• イワヤジュンコ

人と動物が幸せに暮らす街



そういえば、とコーヒーを淹れながら彼女は言う。

「ふてぶてしいやつがいるのよ」

ふてぶてしい。へえ。いったいどこに?


彼女の目の動きを追って、何気なく庭に目をやる。 「庭よ、庭」

ふむ。それは、あいつか。 「・・・そう。あいつ」 日差しが当たる一番良い場所。気持ちよさそうにへそ天で眠っている野良ネコを発見。確かにふてぶてしい。なんでも昨夜は窓の枠にしがみついて、一時間でも二時間でも、リビングを覗いていたのだとか。 「庭の花に水をあげようとして外に出ても、どかないの。ずっと寝てる。私が近づいても、平気な顔。野良猫ってもっとびくびくしているものだと思っていたわよ」


それはふてぶてしい。ド根性猫だ。このへんのボス猫だろうか。

確かに貫禄はある。でも見ない顔だ。どこからか迷い込んできたのだろうか。それとも、ほんとは全然ふてぶてしくなくてド天然猫か。なわばりを追いやられ、たどり着いたか。


「うちにはもう4匹も保護猫がいるんだから、勝手に居ついてもらっちゃ困るわけよ。だってかわいくなっちゃうじゃない」


そうだよねえ。情に流され早や数年。この家には猫が途切れたことがない。それもぜんぶ、保護猫。


「あなたは長い付き合いだからわかると思うけど、私はこう見えても筋金入りの猫好きなの。今は猫にとって、不遇の時代でしょ。野生の猫よ。どこに住んだっていいはずなのに、棒で叩かれて追いやられたり、水や熱湯をかけられたり。そりゃあね!丹精込めて育てた花の横に、粗相されたときは私だって怒り狂ったわよ。でも、仕方ないじゃない。なんでもかんでも、人間がいいようにはコントロールできないわよ」


ずーっと、おんなじこと言ってるね。君は。僕と一緒に暮らし始めたときから。


「見て。こんなチラシをもらったの。地域猫活動だって。ふふふ、『人と動物が、幸せ!に暮らすプロジェクト』だって。こんな活動をしている人がいるんだねえ。世の中捨てたもんじゃない。

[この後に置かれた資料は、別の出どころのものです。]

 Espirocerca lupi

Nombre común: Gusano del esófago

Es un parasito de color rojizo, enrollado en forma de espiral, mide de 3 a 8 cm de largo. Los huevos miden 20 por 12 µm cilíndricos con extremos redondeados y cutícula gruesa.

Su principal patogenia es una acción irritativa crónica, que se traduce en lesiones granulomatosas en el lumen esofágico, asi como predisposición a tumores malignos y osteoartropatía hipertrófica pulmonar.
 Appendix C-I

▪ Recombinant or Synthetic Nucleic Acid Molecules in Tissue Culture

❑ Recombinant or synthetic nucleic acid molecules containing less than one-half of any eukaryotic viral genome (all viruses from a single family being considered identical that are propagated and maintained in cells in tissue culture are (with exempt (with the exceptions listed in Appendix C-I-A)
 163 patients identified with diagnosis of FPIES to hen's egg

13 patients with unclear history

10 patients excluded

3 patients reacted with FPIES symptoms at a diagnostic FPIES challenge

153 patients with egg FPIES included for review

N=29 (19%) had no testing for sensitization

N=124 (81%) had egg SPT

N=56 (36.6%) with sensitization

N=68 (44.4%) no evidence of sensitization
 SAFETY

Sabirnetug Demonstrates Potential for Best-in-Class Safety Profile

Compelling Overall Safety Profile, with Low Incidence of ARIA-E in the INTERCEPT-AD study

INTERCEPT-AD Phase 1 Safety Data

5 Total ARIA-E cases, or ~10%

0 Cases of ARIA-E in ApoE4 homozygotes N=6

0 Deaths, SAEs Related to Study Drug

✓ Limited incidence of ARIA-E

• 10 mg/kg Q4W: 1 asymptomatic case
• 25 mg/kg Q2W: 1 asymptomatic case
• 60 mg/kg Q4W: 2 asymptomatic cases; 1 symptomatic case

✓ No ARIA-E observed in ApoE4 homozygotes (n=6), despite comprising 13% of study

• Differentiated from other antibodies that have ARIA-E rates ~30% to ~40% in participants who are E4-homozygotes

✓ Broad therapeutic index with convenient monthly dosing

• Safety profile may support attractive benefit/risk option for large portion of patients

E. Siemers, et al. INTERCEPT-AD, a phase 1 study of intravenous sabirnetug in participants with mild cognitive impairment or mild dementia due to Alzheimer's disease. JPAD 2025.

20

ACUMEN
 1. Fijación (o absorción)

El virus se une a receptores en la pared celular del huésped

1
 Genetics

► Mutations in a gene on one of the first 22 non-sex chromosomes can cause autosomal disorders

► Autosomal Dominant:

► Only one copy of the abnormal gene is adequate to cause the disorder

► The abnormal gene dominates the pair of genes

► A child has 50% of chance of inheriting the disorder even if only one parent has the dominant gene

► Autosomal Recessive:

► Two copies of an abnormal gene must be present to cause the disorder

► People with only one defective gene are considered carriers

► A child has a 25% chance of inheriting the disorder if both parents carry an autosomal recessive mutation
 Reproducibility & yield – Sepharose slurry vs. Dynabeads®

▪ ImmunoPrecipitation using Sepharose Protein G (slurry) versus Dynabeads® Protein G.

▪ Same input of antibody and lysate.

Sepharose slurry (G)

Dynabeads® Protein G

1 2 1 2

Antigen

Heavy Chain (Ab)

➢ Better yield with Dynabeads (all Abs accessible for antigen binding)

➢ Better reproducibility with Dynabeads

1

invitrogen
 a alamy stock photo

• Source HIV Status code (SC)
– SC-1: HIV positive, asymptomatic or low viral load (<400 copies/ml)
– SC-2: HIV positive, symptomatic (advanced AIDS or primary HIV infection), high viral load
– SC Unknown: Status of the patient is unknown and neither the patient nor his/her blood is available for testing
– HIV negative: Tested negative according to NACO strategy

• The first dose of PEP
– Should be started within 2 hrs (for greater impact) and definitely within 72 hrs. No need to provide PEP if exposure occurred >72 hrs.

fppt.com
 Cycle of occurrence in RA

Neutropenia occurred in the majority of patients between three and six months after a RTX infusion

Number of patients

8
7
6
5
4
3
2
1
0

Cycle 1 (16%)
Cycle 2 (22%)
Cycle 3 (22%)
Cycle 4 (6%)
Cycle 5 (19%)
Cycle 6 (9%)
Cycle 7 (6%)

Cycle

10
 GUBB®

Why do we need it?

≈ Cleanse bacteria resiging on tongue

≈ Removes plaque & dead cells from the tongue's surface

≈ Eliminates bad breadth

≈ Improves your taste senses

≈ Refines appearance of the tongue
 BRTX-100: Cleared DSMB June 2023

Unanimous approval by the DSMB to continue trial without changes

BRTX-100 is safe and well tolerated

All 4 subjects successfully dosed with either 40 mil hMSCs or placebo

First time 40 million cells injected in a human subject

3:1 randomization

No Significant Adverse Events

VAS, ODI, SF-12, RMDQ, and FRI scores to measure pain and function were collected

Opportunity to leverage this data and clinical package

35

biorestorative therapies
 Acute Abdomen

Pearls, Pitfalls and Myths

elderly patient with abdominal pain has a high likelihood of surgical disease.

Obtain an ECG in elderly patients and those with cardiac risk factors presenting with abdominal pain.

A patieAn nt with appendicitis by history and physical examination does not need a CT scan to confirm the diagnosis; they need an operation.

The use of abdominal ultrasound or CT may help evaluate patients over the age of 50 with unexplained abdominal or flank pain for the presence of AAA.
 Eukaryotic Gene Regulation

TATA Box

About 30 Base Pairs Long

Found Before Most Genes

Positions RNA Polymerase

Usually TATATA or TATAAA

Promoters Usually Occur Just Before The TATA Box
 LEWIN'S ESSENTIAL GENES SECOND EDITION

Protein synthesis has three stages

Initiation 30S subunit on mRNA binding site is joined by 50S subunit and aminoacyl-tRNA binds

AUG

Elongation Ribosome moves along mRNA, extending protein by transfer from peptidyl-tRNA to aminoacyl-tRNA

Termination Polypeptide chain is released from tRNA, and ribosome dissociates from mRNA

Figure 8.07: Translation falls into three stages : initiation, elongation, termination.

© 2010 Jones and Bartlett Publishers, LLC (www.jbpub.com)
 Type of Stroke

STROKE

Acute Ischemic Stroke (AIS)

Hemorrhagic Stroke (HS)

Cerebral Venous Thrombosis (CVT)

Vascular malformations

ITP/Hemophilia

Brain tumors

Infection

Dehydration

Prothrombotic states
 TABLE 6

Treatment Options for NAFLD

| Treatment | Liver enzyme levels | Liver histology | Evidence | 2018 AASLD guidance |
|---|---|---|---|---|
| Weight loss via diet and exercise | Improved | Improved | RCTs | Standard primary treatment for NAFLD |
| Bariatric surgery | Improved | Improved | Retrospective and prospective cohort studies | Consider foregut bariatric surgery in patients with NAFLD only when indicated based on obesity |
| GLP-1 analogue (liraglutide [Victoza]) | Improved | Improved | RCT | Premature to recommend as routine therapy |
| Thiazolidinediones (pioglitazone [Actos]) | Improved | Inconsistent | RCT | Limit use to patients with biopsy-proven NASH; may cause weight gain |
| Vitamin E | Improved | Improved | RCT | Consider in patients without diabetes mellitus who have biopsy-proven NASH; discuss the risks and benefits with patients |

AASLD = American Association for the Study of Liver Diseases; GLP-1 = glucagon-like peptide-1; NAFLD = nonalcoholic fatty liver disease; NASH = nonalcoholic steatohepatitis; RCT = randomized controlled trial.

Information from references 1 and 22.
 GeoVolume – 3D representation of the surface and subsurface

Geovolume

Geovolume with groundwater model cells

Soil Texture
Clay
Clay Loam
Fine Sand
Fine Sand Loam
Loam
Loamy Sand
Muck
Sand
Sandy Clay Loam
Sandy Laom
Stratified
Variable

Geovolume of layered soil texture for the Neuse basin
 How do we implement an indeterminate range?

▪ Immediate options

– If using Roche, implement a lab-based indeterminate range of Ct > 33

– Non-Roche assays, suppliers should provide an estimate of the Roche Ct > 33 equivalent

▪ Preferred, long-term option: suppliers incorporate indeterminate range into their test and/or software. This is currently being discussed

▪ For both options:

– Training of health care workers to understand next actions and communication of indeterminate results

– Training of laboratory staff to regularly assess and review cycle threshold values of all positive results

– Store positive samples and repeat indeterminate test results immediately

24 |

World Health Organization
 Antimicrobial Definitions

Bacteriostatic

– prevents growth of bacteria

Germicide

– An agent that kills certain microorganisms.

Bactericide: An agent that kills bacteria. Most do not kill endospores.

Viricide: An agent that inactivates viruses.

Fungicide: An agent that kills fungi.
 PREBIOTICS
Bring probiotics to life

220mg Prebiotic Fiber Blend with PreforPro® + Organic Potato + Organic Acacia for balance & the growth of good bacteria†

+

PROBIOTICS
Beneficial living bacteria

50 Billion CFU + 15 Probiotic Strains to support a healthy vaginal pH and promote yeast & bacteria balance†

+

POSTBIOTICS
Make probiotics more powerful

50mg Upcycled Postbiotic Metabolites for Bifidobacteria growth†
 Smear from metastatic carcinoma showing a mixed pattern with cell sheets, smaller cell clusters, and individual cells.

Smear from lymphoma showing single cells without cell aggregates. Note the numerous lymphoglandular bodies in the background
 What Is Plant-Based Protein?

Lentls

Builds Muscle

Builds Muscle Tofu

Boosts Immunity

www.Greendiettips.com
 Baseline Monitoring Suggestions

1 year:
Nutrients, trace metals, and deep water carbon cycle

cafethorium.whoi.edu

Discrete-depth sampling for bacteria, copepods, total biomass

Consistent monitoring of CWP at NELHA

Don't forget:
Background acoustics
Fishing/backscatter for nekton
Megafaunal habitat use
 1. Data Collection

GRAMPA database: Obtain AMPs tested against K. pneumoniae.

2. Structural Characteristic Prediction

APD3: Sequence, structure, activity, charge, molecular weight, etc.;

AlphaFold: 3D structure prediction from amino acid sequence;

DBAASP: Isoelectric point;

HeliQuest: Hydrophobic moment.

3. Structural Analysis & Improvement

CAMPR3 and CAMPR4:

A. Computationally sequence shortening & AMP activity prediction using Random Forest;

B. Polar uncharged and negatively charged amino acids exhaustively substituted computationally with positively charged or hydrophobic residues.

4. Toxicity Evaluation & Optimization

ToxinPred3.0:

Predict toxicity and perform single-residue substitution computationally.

しかもこれ、環境庁が後押ししているらしいよ」 ユル~い猫のイラストが描かれた、パステルカラーのチラシ。 「なんだかこのにゃんこのイラスト、あなたに似てるじゃない?」 彼女が僕の喉を指でなでる。

そうかい?似てるかな?

「ねえ、庭のふてぶてしいコを迎え入れたら、うまくやってくれる? いつもみたいにさ。先住猫のプライドを傷つけるようなことはしません、て」 はぁ。どうせそんなことだろうと思ったよ。 君は困っているコを見ているとほっとけないんだ。

でも、僕と君は、だいぶ長いことうまくやってる。

僕は君が理解できないし、君も僕を理解できない。

趣味も、休日の過ごし方も、全然違う。僕は君一筋で、ごはんも決まったカリカリじゃないとダメ。君は優しくって気が多くて、なんだって食べる。

共通点なんてない。「わかるよ~」って言えない。だってわかんないし。


だけど、一緒にいる。すごいよね。同じ人間だったら到底できないことさ。 「なんで理解してくれないの!」ってなっちゃうもん。 理解できないことが許される関係って、最高じゃん、って思うんだよね。 『人と動物が幸せ!に暮らすプロジェクト』か。 うん、まあ。僕たちはとっくの昔に、ね。



 

環境庁推進の地域猫活動、普及チラシのご依頼を受けて、オールイラストのチラシを作成しました。地域猫活動は現在、日本全国に広がっているそうです^^

昔は、野良猫と同じくらい、野良犬もたくさんいました。

我が家のまわりは森、林、山です。ハクビシンもいればたぬきも、アナグマも、猿も、カモシカも熊もいます。蛇もいます。猫と同じ「野生」「人の手で飼育されていない動物」ですが、彼らが生活圏内に入っても近所の人たちは黙認しています。

でも、猫は迫害されてしまう。 それだけ猫は人間の生活に近い身近な動物、ということなのでしょうけれど……。

この活動、この普及チラシで、少しでも人と動物が共生できる世界が来ることを願って。